Allah onlardan razı olsun. İlk iman edip sahabi olma şerefine ereninden en son vefat edenine kadar hepsi rıza makamına erdiler. En zor zamanda en önemli işlere muvaffak oldular. Sevdiler, sevildiler. İlk temeller onlarla atıldı. Tereddütsüz bir itikatla yaşadılar. İçlerindeki yabancı düşünceleri kökten kazıyıp attılar, dışarıdan olan hiçbir şeyi de akidelerine bulaştırmadılar. Levhimahfuz'dan indiği gibi berrak bir iman sahibi olarak Rablerine kavuştular.

Allah onlardan razı olsun. İnen ayetleri ilk onlar uyguladılar. Peygamber aleyhisselamın etrafında, 'en güzel örneği' en güzel şekilde izleyerek bize aydınlık bir yol bıraktılar. Onların gayretleri sayesinde gecesi gündüzü kadar aydınlık bir hayatımız oldu. Ağır bir cahiliye hayatı yaşadıktan sonra İslam'la şereflendikleri için, onların İslam'a sarılmaları, daha sonra doğdukları evin dini olarak İslam'ı bulmuş nesillerden çok daha samimi ve pratik olmuştur.

Bütün zamanların Müslümanları, ashabı anlamaya mecburdurlar.
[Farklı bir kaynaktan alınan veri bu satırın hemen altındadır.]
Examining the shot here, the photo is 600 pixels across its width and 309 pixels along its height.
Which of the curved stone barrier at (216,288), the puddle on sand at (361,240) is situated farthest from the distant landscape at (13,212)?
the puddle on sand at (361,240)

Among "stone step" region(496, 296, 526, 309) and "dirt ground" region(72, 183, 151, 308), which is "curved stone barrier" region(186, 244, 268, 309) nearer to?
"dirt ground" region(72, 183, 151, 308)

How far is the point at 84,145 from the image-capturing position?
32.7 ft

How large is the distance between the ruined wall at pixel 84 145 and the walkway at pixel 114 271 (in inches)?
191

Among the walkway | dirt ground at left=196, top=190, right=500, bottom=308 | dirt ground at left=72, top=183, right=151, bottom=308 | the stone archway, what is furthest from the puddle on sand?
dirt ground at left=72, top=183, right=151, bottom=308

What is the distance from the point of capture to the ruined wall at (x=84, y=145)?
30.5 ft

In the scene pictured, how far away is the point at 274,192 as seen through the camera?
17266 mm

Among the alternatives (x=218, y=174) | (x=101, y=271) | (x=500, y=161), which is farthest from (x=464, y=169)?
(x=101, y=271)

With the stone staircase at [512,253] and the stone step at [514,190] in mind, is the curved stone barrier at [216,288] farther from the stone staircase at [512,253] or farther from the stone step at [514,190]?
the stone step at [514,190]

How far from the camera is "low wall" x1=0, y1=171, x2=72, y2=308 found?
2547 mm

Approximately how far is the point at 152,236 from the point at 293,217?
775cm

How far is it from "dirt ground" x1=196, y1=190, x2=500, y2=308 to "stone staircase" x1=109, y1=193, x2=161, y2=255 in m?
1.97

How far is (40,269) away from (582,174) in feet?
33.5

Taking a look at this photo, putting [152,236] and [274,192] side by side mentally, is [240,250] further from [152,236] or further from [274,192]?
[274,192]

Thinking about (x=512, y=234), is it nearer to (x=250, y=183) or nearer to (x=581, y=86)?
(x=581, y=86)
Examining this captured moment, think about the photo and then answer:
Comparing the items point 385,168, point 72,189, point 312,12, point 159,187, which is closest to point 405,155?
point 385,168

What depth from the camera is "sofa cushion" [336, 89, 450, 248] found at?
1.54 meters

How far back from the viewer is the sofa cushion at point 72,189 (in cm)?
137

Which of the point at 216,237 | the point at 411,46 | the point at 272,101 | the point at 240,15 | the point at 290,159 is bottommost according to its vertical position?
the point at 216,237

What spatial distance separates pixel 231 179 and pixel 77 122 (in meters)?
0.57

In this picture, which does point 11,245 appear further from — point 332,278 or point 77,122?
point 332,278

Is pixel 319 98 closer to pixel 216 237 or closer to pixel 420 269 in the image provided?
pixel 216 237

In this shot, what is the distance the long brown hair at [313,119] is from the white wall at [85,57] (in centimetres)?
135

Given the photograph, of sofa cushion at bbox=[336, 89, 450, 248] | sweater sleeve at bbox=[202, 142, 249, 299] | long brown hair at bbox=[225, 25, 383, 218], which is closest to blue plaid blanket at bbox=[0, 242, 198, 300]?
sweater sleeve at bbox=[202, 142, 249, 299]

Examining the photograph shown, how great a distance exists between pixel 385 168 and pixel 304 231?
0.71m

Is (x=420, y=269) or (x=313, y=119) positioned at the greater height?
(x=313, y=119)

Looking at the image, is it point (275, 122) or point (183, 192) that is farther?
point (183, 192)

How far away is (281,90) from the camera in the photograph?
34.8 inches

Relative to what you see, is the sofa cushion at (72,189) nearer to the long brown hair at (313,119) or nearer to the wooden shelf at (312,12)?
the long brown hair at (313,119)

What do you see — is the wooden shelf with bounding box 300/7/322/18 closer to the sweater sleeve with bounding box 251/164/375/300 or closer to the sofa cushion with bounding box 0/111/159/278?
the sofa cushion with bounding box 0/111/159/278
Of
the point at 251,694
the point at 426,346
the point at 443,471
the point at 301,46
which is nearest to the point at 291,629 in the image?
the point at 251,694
Kim onları ne kadar anladı ise o kadar iyi Müslüman olma hazzına sahip olur. Onlar anlaşılmadıkça İslam da anlaşılmış olamaz.Ashabın bize örnek olması, dinin yaşanması için yapılacak işlerin tamamında vardır. Konunun hicretle, fakirliğe sabırla, gece ibadetiyle, infakla, cihatla, itaatle sınırlandırılması doğru olmaz. Bunlardan biri veya birkaçı ashabın bütünü değildir. Ashabı kiram, hayatı Allah'ın istediği kıvamda yaşamaya muvaffak olmuş insanlardır. Onların anlaşılması ancak hayatın Allah'ın rızasına göre yaşanması için gerekenlerin tümü ile ortaya çıkmış olabilir.

Onları, bize etkisi olacak bir mantıkla anlamanın birinci şartı 'ashabı kiramın da insan standartlarında olduklarını' kabullenmektir. Onların en temel özelliği insanlık ölçülerinde yaşarken meleklerle yarışır olmalarıdır. Onları farklı kılan da odur.

Onların bu hususiyetini, yani insana ait karakterlerin içinden meleklerle yarışacak meziyetlere sahip olmalarını her alanda görmemiz mümkündür. Onları izlerken bu çizgi üzerinden izleyerek, sahabilik unvanı dışında kalan becerilerine bizim de muhatap olabileceğimizi anlamış oluruz. Sahabi olmak mümkün değildir ama Peygamber aleyhisselamın bu zamandaki Ebu Bekir'i olmak mümkündür. Ebu Bekir'i gösterdiklerini göstermenin yolu açıktır. Din aynı dindir, beklenenler de aynı şeylerdir.

Peygamber aleyhisselam faizi ayaklarının altına aldığını söylediğinde onlar faizi ceplerinde tutmama dirayetini göstermişlerdi. Allah onları hayatın bütün renkleri üzerinden imtihan etmeyi murat ettiğinde onlar da, her imtihanda yapmaları gerekeni yaptılar. Onları sabırda, infakta, itaatte, ibadette, teslimiyette, sadakatte, nerede aranıyorlarsa orada sahabi olarak görebiliriz. Gece ibadetindeki kaliteleri gündüz cihatlarında da vardı. Evliliklerine o anlamı yüklemişlerdi. Ashabı anlamak büyük bir merhaledir. O merhaleyi geçmeden yolumuza baktığımızda, kat edeceğimiz uzun bir yol görmeye mecbur kalacağız demektir. Onları, Uhud'da ellerinde kılıçla izlemeye devam ettikçe, izleyecek asıl kimlikleri henüz bulamadık demektir. Onları Sünnet'e teslimiyetlerinde, nefislerini doğrarken, namazda huşuda iken, evlerinde eşken izlediğimizde ise görüntüyü yakaladık demektir. Allah onlardan razı olsun.